Dopo dieci mesi di silenzio, il governo di Nicolás Maduro si esprime per la prima volta sul caso di Alberto Trentini, il cooperante 46enne del Lido di Venezia arrestato in Venezuela il 15 novembre 2024 e tuttora detenuto nel carcere di El Rodeo, struttura nota per ospitare oppositori politici.
Alberto Trentini detenuto da 300 giorni, Caracas rompe il silenzio
In un’intervista alla CNN, il ministro degli Esteri Yván Gil ha dichiarato che Trentini “ha un avvocato ed è sotto processo. C’è un’azione legale che deve seguire il suo corso”.

Parole che confermano l’esistenza di un procedimento giudiziario, ma che non fugano i dubbi: fino ad oggi, infatti, non è mai stata formalizzata alcuna accusa nei confronti del cooperante, fermato a un posto di blocco mentre si recava a Guasdualito per portare aiuti umanitari.
Gil ha respinto le denunce di violazioni dei diritti umani, sostenendo che in Venezuela
“ci sono migliaia di tribunali che rappresentano tutte le nazionalità dei detenuti: colombiani, peruviani, italiani. Il più comune dei reati è il traffico di droga”. Un’affermazione che, anziché chiarire, alimenta ulteriori timori sul destino di Trentini.
Familiari e associazioni chiedono verità e giustizia
Intanto, i familiari hanno potuto sentirlo soltanto in due brevi telefonate dall’inizio della detenzione, mentre la visita dell’inviato speciale della Farnesina Luigi Vignali è stata respinta da Caracas.
In Italia cresce la mobilitazione del mondo dell’associazionismo: Articolo 21 ha lanciato la campagna social “300 giorni senza Alberto Trentini.

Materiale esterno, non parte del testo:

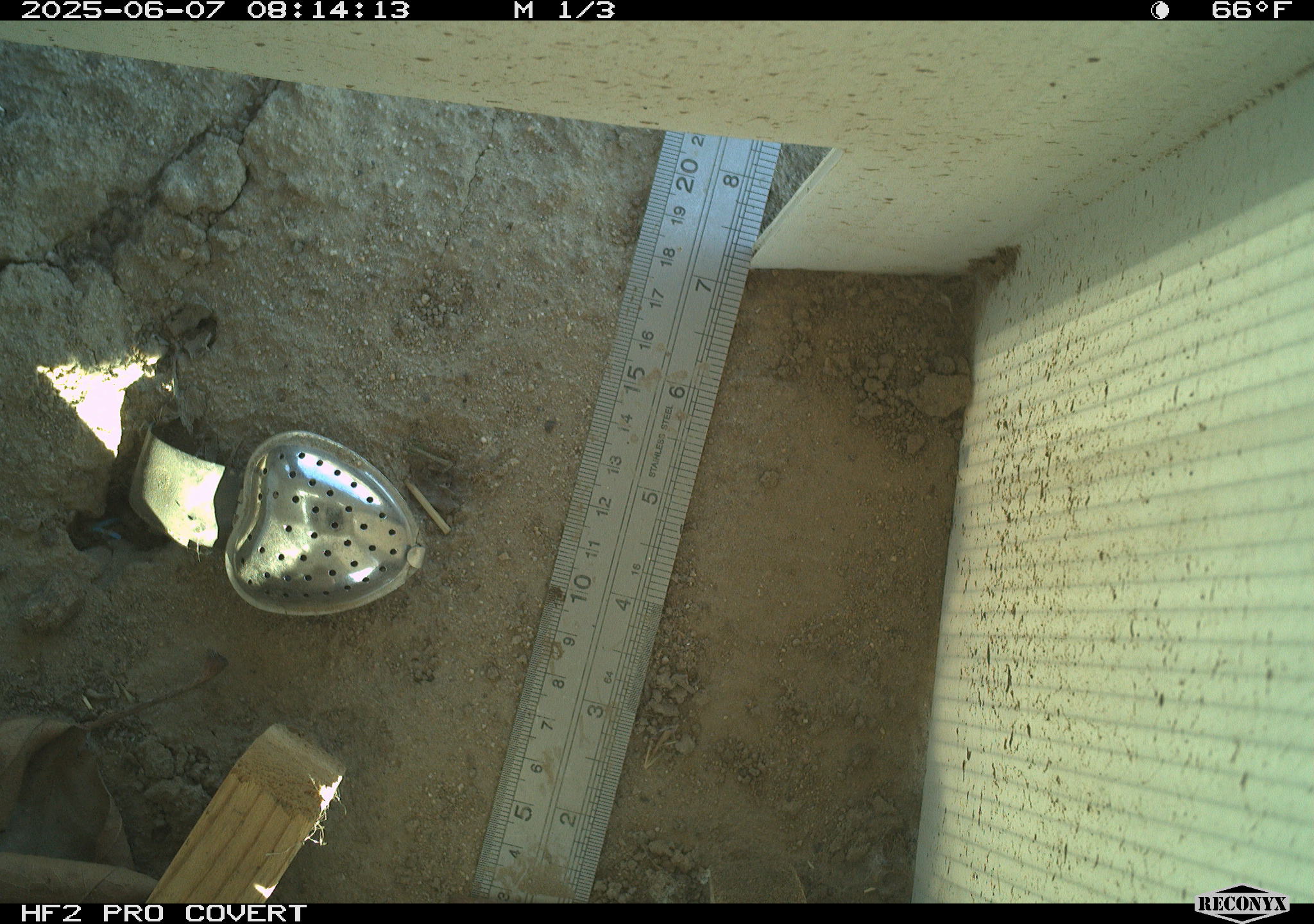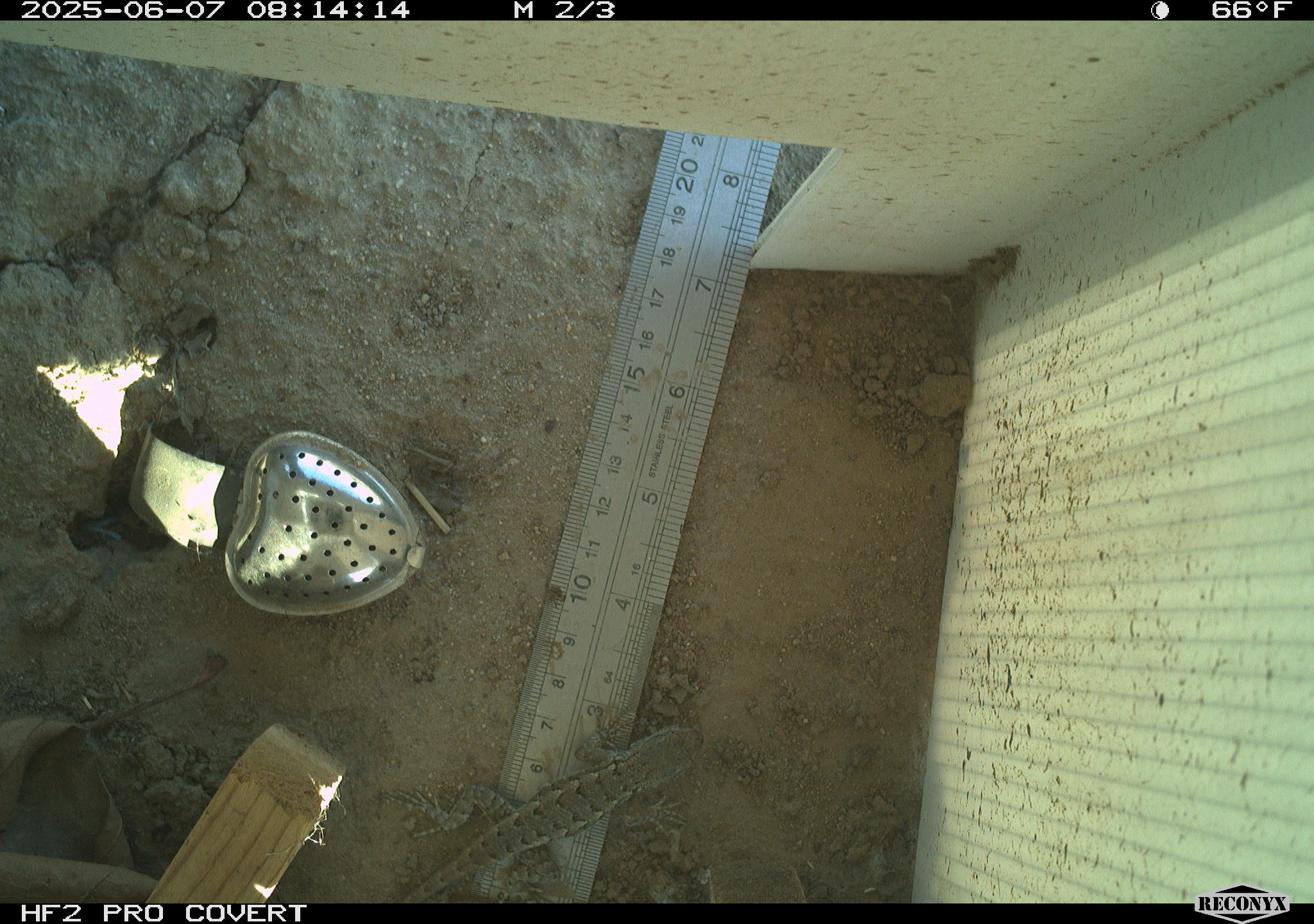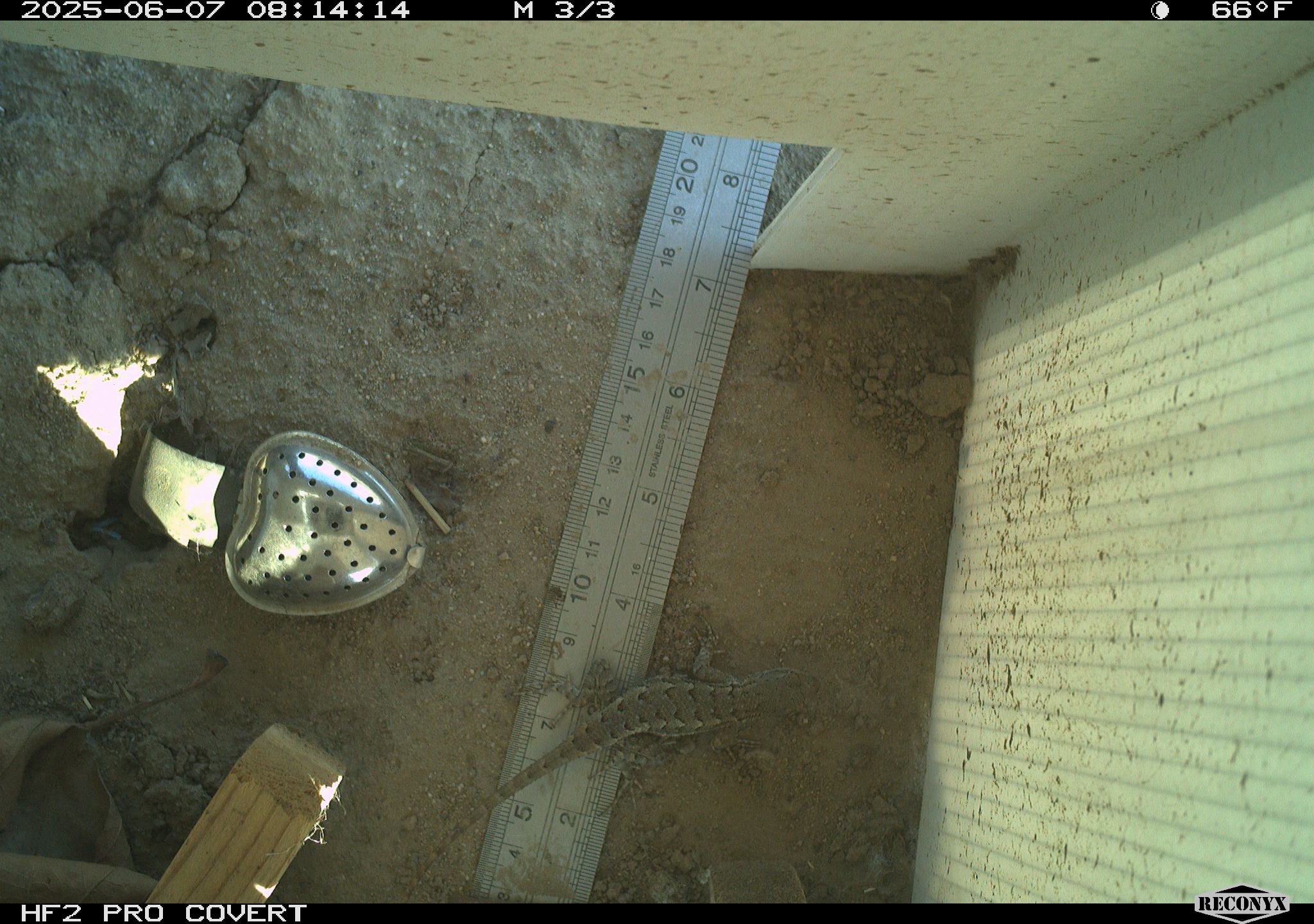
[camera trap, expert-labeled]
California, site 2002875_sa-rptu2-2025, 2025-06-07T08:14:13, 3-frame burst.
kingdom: Animalia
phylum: Chordata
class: Reptilia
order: Squamata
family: Phrynosomatidae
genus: Sceloporus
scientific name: Sceloporus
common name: spiny lizards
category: sceloporus species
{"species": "sceloporus species (spiny lizards) (Sceloporus)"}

Non uno di più”, per chiedere verità, giustizia e soprattutto libertà per un cooperante che ha dedicato la sua vita all’aiuto degli altri.
Ora l’attenzione si sposta sulla diplomazia italiana, chiamata a intensificare i contatti con Caracas per sbloccare una vicenda che, a dieci mesi dall’arresto, resta avvolta nel silenzio e nell’incertezza.